Boston has more history per not-so-square block than any other American city, and the Freedom Trail ties much of it together in a walkable way. Unlike the equator and other invisible cartographics, the Freedom Trail's red line appears on map and pavement. There it is, painted right over sidewalk, street, and curb. Only Dorothy's yellow brick road could be easier to follow. Each year, thousands of tourists trust their feet to the red line for a tour of historic Boston.
An information kiosk near the Park Street subway stop on Boston Common is within eye-shot of the gold domed State House designed by Charles Bulfinch.
The Freedom Trail winds past Park Street Church, and the Granary Burying Ground, where the tombstones read like a Who's Who of revolutionary Boston -- Paul Revere, Sam Adams, and John Hancock are all there.
King's Chapel and Ben Franklin's statue (site of the first public school) lead to the Old Corner Bookstore. This 1712 structure was a meeting place for literary greats who made Boston "the Athens of America."
After a side-step to Old South Meeting House, the red line heads for shrines near Quincy Market -- the Old State House and the Boston Massacre site. Adjacent to these attractions is the National Park Visitor Center which offers maps, guides, and pamphlets.

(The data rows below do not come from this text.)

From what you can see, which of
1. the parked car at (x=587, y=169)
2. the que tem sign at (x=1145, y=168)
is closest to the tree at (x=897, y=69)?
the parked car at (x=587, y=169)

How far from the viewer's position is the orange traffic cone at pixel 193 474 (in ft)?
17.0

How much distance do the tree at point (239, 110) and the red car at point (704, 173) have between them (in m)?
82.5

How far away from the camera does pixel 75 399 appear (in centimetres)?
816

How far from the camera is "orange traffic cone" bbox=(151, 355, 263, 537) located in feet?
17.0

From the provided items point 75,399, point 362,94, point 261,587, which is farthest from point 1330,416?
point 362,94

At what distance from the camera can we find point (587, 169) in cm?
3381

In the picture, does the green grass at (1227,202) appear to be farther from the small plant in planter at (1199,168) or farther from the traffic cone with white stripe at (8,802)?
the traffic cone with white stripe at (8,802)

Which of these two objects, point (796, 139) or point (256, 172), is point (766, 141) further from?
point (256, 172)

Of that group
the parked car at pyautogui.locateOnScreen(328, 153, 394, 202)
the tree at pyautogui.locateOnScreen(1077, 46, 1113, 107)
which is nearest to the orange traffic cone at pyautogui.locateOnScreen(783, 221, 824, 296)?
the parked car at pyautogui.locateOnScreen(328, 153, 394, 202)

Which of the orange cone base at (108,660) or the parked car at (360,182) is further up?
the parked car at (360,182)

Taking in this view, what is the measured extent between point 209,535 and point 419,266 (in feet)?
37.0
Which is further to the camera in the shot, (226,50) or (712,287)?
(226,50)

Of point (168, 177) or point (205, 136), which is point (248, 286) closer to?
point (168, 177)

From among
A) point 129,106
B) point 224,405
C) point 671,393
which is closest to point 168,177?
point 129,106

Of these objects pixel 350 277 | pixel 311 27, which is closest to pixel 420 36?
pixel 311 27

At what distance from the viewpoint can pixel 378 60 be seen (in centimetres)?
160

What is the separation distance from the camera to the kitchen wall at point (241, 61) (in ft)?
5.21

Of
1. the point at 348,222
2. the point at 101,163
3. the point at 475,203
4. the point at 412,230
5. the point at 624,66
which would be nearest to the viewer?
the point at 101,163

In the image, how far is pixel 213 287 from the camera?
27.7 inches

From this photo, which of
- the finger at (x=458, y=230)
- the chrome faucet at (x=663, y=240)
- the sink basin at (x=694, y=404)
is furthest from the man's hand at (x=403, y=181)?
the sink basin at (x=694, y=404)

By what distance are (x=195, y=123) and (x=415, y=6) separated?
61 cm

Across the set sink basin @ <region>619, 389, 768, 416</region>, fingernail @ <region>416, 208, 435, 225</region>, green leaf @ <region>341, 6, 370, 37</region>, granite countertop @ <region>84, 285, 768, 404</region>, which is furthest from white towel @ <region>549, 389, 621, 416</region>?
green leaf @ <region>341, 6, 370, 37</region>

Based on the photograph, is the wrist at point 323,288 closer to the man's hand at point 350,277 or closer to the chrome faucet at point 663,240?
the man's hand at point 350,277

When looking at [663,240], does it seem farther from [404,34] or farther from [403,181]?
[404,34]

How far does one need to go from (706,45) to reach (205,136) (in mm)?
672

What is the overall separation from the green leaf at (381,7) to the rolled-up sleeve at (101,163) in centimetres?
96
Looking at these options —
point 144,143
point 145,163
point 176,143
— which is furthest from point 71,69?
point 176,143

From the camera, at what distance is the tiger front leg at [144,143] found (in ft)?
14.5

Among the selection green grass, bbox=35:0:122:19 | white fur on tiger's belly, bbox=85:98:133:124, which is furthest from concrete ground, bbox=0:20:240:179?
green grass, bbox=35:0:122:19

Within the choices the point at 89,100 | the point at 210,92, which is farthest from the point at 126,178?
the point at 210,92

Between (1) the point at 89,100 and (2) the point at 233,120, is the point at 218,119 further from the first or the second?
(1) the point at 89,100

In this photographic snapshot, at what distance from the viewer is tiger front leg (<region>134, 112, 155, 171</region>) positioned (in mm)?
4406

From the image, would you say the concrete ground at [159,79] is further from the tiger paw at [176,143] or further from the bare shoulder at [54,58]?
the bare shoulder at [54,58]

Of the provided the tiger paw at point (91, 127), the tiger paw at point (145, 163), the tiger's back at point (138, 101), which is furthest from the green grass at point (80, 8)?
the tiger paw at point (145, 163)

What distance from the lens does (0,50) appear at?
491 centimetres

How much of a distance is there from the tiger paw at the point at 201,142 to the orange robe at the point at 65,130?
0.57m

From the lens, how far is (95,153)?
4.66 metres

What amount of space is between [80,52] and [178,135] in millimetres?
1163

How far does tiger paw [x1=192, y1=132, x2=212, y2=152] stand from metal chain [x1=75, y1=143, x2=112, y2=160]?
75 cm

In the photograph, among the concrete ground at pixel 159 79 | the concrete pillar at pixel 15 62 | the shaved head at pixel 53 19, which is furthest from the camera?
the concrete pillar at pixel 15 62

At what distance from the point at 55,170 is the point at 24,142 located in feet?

Sites on the second leg of the Freedom Trail are farther apart, but worth the exercise. Once past the expressway, trailgoers can either make a beeline up Salem Street to Old North Church or loop past the Paul Revere House. Built in 1676, it is the oldest standing structure in downtown Boston. Paul Revere Mall can be reached either way.
Copp's Hill Burial Ground is the last stop before crossing the Charlestown Bridge. Here lies Edmund Hartt, builder of the USS Constitution -- "Old Ironsides" -- which is docked just over the river and it open to the public.
The Bunker Hill Monument, an obelisk commemorating the battle, is the last stop on the Freedom Trail, or at least it can be.
Visitors should know that some points of interest along the trail charge modest admission fees, usually 50 cents or $1, and less for children.